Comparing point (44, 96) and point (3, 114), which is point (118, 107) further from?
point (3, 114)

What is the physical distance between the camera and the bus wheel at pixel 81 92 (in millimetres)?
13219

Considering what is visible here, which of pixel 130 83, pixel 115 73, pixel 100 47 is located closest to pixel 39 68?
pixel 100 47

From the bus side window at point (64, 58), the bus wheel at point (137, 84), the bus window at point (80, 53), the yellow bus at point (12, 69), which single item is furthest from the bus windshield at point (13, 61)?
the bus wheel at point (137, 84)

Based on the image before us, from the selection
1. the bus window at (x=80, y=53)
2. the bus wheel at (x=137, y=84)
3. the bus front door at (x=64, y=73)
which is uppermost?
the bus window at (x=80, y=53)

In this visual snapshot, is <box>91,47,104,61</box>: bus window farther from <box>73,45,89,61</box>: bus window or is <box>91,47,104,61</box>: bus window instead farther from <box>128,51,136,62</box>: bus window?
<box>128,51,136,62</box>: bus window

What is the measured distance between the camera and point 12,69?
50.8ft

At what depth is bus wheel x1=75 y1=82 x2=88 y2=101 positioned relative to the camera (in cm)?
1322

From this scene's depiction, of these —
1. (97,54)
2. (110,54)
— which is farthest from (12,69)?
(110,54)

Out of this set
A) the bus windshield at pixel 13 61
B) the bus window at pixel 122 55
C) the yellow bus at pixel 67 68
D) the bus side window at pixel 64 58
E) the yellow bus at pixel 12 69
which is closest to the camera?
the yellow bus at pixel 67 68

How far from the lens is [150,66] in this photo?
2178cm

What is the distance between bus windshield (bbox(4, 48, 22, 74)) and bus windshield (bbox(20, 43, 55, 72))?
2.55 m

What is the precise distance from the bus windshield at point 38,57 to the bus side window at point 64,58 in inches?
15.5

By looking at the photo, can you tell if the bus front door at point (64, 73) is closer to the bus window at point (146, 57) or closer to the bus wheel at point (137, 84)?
• • • •
◆ **Brief**
Rewrite the items from the line containing "What is the distance" through the end of the items, inclusive, substituting "windscreen" for "windshield" and leaving everything else unchanged.

◆ **Complete output**
What is the distance between bus windscreen (bbox(4, 48, 22, 74)) and bus windscreen (bbox(20, 43, 55, 72))?
2.55 m

What is the precise distance from the bus windscreen at point 38,57 to the bus side window at point 64,58 in inches?
15.5

By looking at the photo, can you tell if the bus front door at point (64, 73) is closer to the bus window at point (146, 57) or closer to the bus wheel at point (137, 84)?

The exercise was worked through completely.